O dobrych pracowników jest (podobno) coraz trudniej, a na dodatek są coraz gorsi. Słyszę to na każdym kroku. Dlatego przypomnę literkę „Z” z branżowego alfabetu (BIZNES.meble.pl, nr 5/2023). Tylko 3 rzeczy musi posiadać dobry pracownik. Narzędzia do pracy, które jemu dostarczasz. Wiedzę, o którą również Ty musisz zadbać. Zaangażowanie, które jest jego osobistą kompetencją i na niej się skupiaj. Bez tej cechy żaden z Twoich pracowników, nigdy nie spełni Twoich oczekiwań.
Osobiście polecam Matrycę Kompetencji Pracownika. Zrób taką matrycę dla swoich pracowników i postaraj się ich rozwijać tak, aby zapewnić sobie duble osobowe dla wszystkich procesów. Nagradzaj i premiuj za wielostanowiskowość, bo wymienność ludzi na stanowiskach to absolutna podstawa sprawności nie tylko w MŚP. Przy okazji tworzenia takiej matrycy będziesz miał pełny obraz wartości zasobów ludzkich. Standardowe matryce nie zawierają kolumny ZAANGAŻOWANIE. Polecam jej dopisanie i notowanie przejawów zaangażowania i przykładów jego braków na poziomie każdego kluczowego pracownika.
Podsumuję: tylko 3 parametry:
- UMIEJĘTNOŚCI – dobieraj ludzi z określonymi umiejętnościami, ale pamiętaj, że TY jesteś odpowiedzialny za ich ciągły rozwój
- NARZĘDZIA – Ty je dostarczasz! Niezbędne i najlepsze, na jakie cię stać. Maszyny, Informacje, Zadania, Produkty do sprzedaży…
- ZAANGAŻOWANIE – jeśli Twój pracownik tego kryterium nie spełnia, powyższe dwa (które zależą wyłącznie od Ciebie) nie pomogą!!!

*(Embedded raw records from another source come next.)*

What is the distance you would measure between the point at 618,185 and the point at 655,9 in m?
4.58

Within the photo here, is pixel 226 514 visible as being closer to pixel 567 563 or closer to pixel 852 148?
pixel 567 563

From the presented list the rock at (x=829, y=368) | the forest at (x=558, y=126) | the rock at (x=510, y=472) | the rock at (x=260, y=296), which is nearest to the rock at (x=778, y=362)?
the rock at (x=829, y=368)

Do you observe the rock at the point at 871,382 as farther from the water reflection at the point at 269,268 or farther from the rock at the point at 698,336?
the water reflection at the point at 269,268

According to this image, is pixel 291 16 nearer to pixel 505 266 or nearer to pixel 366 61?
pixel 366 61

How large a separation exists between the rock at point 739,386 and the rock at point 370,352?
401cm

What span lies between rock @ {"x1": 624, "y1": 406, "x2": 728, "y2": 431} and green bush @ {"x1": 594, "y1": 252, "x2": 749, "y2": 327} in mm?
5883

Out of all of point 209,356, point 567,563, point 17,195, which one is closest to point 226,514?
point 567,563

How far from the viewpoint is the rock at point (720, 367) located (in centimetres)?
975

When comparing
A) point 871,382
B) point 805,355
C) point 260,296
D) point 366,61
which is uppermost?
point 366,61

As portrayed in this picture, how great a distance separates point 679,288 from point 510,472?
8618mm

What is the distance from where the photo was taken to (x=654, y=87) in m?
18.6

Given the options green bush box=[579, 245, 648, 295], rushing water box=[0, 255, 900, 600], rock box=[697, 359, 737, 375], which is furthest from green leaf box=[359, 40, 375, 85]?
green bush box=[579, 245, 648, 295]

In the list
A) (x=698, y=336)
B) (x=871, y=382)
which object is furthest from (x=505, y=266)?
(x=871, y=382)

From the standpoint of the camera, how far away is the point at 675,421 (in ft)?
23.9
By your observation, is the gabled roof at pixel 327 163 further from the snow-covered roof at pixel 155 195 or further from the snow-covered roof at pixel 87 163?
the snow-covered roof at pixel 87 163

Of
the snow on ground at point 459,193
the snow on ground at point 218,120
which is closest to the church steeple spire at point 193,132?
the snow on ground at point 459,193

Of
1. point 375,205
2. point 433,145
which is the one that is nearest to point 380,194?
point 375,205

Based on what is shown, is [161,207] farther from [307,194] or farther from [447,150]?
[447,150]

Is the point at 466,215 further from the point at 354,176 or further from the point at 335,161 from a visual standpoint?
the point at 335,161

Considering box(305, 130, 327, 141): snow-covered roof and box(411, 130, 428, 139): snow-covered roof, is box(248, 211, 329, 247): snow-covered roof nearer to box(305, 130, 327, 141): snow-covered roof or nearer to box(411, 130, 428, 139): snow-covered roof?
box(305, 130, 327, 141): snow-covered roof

DRAMAT 14 – „Święte Krowy”
W absolutnie każdym przedsiębiorstwie, które miałem okazję poznać, rezygnacja ze współpracy z ludźmi przejawiającymi brak zaangażowania dawała bardzo pozytywne rezultaty. Żadne „Święte krowy” i żadni „niezastąpieni” nie są warci kolejnych szans, programów naprawczych itp. „Święta krowa” potrafi doprowadzić do odejścia naprawdę zaangażowanego pracownika lub nawet szefa, demotywować zespół i spowodować złą atmosferę pracy.
Najbardziej radykalną formą oceny pracownika, którą stosowałem w firmach, w których naprawdę trzeba było wszystko zmieniać – i to natychmiast – była „Fotografia dnia pracy”. Nikomu tego nie życzę. Tortury średniowiecza to przy tym pestka. „Przytulasz” pracownika i mówisz mu, że cały dzień przepracujemy razem. Mierzysz czasy, opisujesz co i jak, kiedy i po co, zapisujesz przykłady zachowań …. Po prostu 8 godzin z życia „ofiary”. W skrajnym przypadku powstał 4-osobowy zespół o wydajności 12 wcześniejszych stanowisk. W innym przypadku 70 przedstawicieli handlowych zastąpiło 17 wspartych 4-osobowym telemarketingiem.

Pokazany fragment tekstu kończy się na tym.